Le principal effet global de cette campagne est la mise sur pied d’une économie de guerre à part entière. Les bénéfices générés par les entreprises nationalisées servent désormais à combler le déficit budgétaire de la Russie, en hausse constante ces dernières années. D’ici 2026, ce déficit pourrait représenter plusieurs points du PIB.

Sur le plan intérieur, les répercussions sont multiples :

  • atomisation de l’élite russe,

  • affaiblissement des liens économiques internationaux,

  • fuite potentielle d’entrepreneurs cherchant à éviter des poursuites pénales.

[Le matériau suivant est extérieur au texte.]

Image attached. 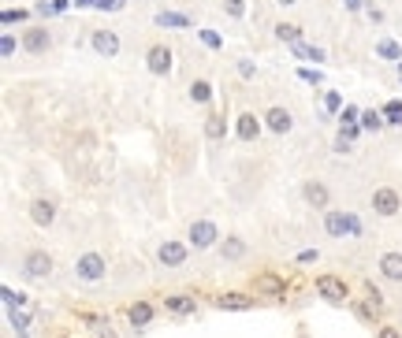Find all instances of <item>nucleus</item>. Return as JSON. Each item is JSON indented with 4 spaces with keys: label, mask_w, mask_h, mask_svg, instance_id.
Wrapping results in <instances>:
<instances>
[{
    "label": "nucleus",
    "mask_w": 402,
    "mask_h": 338,
    "mask_svg": "<svg viewBox=\"0 0 402 338\" xmlns=\"http://www.w3.org/2000/svg\"><path fill=\"white\" fill-rule=\"evenodd\" d=\"M239 75H242V78H257V67H253V60H239Z\"/></svg>",
    "instance_id": "obj_33"
},
{
    "label": "nucleus",
    "mask_w": 402,
    "mask_h": 338,
    "mask_svg": "<svg viewBox=\"0 0 402 338\" xmlns=\"http://www.w3.org/2000/svg\"><path fill=\"white\" fill-rule=\"evenodd\" d=\"M317 297L332 301V305H346L350 301V286L339 275H317Z\"/></svg>",
    "instance_id": "obj_6"
},
{
    "label": "nucleus",
    "mask_w": 402,
    "mask_h": 338,
    "mask_svg": "<svg viewBox=\"0 0 402 338\" xmlns=\"http://www.w3.org/2000/svg\"><path fill=\"white\" fill-rule=\"evenodd\" d=\"M145 67H149V75H157L164 78L171 71V49L168 45H153L149 52H145Z\"/></svg>",
    "instance_id": "obj_10"
},
{
    "label": "nucleus",
    "mask_w": 402,
    "mask_h": 338,
    "mask_svg": "<svg viewBox=\"0 0 402 338\" xmlns=\"http://www.w3.org/2000/svg\"><path fill=\"white\" fill-rule=\"evenodd\" d=\"M246 238H239V234H227V238H220V245H216V253H220L224 260H242L246 257Z\"/></svg>",
    "instance_id": "obj_17"
},
{
    "label": "nucleus",
    "mask_w": 402,
    "mask_h": 338,
    "mask_svg": "<svg viewBox=\"0 0 402 338\" xmlns=\"http://www.w3.org/2000/svg\"><path fill=\"white\" fill-rule=\"evenodd\" d=\"M339 123L346 126V123H361V108H354V104H346L343 112H339Z\"/></svg>",
    "instance_id": "obj_30"
},
{
    "label": "nucleus",
    "mask_w": 402,
    "mask_h": 338,
    "mask_svg": "<svg viewBox=\"0 0 402 338\" xmlns=\"http://www.w3.org/2000/svg\"><path fill=\"white\" fill-rule=\"evenodd\" d=\"M253 290H257V294H268V297H287V282L279 275H272V271H261V275L253 279Z\"/></svg>",
    "instance_id": "obj_14"
},
{
    "label": "nucleus",
    "mask_w": 402,
    "mask_h": 338,
    "mask_svg": "<svg viewBox=\"0 0 402 338\" xmlns=\"http://www.w3.org/2000/svg\"><path fill=\"white\" fill-rule=\"evenodd\" d=\"M377 268L388 282H402V253H383L377 260Z\"/></svg>",
    "instance_id": "obj_18"
},
{
    "label": "nucleus",
    "mask_w": 402,
    "mask_h": 338,
    "mask_svg": "<svg viewBox=\"0 0 402 338\" xmlns=\"http://www.w3.org/2000/svg\"><path fill=\"white\" fill-rule=\"evenodd\" d=\"M26 19V12H15V8H8L4 12V23H23Z\"/></svg>",
    "instance_id": "obj_35"
},
{
    "label": "nucleus",
    "mask_w": 402,
    "mask_h": 338,
    "mask_svg": "<svg viewBox=\"0 0 402 338\" xmlns=\"http://www.w3.org/2000/svg\"><path fill=\"white\" fill-rule=\"evenodd\" d=\"M187 242L190 249H216L220 245V227L213 223V219H194V223L187 227Z\"/></svg>",
    "instance_id": "obj_2"
},
{
    "label": "nucleus",
    "mask_w": 402,
    "mask_h": 338,
    "mask_svg": "<svg viewBox=\"0 0 402 338\" xmlns=\"http://www.w3.org/2000/svg\"><path fill=\"white\" fill-rule=\"evenodd\" d=\"M302 197H306L309 208H328L332 205V190H328L324 182H317V179H309L306 186H302Z\"/></svg>",
    "instance_id": "obj_12"
},
{
    "label": "nucleus",
    "mask_w": 402,
    "mask_h": 338,
    "mask_svg": "<svg viewBox=\"0 0 402 338\" xmlns=\"http://www.w3.org/2000/svg\"><path fill=\"white\" fill-rule=\"evenodd\" d=\"M276 4H283V8H290V4H298V0H276Z\"/></svg>",
    "instance_id": "obj_39"
},
{
    "label": "nucleus",
    "mask_w": 402,
    "mask_h": 338,
    "mask_svg": "<svg viewBox=\"0 0 402 338\" xmlns=\"http://www.w3.org/2000/svg\"><path fill=\"white\" fill-rule=\"evenodd\" d=\"M298 260H302V264H313V260H317V249H306V253H302Z\"/></svg>",
    "instance_id": "obj_38"
},
{
    "label": "nucleus",
    "mask_w": 402,
    "mask_h": 338,
    "mask_svg": "<svg viewBox=\"0 0 402 338\" xmlns=\"http://www.w3.org/2000/svg\"><path fill=\"white\" fill-rule=\"evenodd\" d=\"M190 257V242H179V238H164L157 245V264L160 268H182Z\"/></svg>",
    "instance_id": "obj_4"
},
{
    "label": "nucleus",
    "mask_w": 402,
    "mask_h": 338,
    "mask_svg": "<svg viewBox=\"0 0 402 338\" xmlns=\"http://www.w3.org/2000/svg\"><path fill=\"white\" fill-rule=\"evenodd\" d=\"M383 126V115L377 112V108H365L361 112V131H380Z\"/></svg>",
    "instance_id": "obj_25"
},
{
    "label": "nucleus",
    "mask_w": 402,
    "mask_h": 338,
    "mask_svg": "<svg viewBox=\"0 0 402 338\" xmlns=\"http://www.w3.org/2000/svg\"><path fill=\"white\" fill-rule=\"evenodd\" d=\"M108 275V260L100 257V253H82V257L75 260V279L82 282H100Z\"/></svg>",
    "instance_id": "obj_5"
},
{
    "label": "nucleus",
    "mask_w": 402,
    "mask_h": 338,
    "mask_svg": "<svg viewBox=\"0 0 402 338\" xmlns=\"http://www.w3.org/2000/svg\"><path fill=\"white\" fill-rule=\"evenodd\" d=\"M276 38L298 45V41H302V26H298V23H276Z\"/></svg>",
    "instance_id": "obj_24"
},
{
    "label": "nucleus",
    "mask_w": 402,
    "mask_h": 338,
    "mask_svg": "<svg viewBox=\"0 0 402 338\" xmlns=\"http://www.w3.org/2000/svg\"><path fill=\"white\" fill-rule=\"evenodd\" d=\"M15 49H19V41H15L12 34H4V38H0V56L12 60V56H15Z\"/></svg>",
    "instance_id": "obj_28"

En pratique, ce processus renforce encore le pouvoir autoritaire du Kremlin en redistribuant les ressources à ses partisans. Comme ces redistributions peuvent se répéter sans égard pour le droit de propriété, il est probable que, bientôt, les élites économiques russes soient composées presque exclusivement de loyalistes — voire de militants du régime. Les conformistes et pragmatiques, aujourd’hui majoritaires, deviendront minoritaires.

Sur le plan militaire, l’impact est avant tout économique. L’État russe dispose désormais d’un coussin financier supplémentaire qu’il peut consacrer à l’effort de guerre. On peut s’attendre à une hausse des dépenses militaires, au développement de la production d’armements et à une intensification du recrutement sous contrat.

Pour l’instant, l’armée russe repose essentiellement sur ce modèle contractuel, et le gouvernement mobilise d’importantes ressources économiques pour le maintenir, redoutant les tensions politiques qu’entraînerait une nouvelle vague de mobilisation.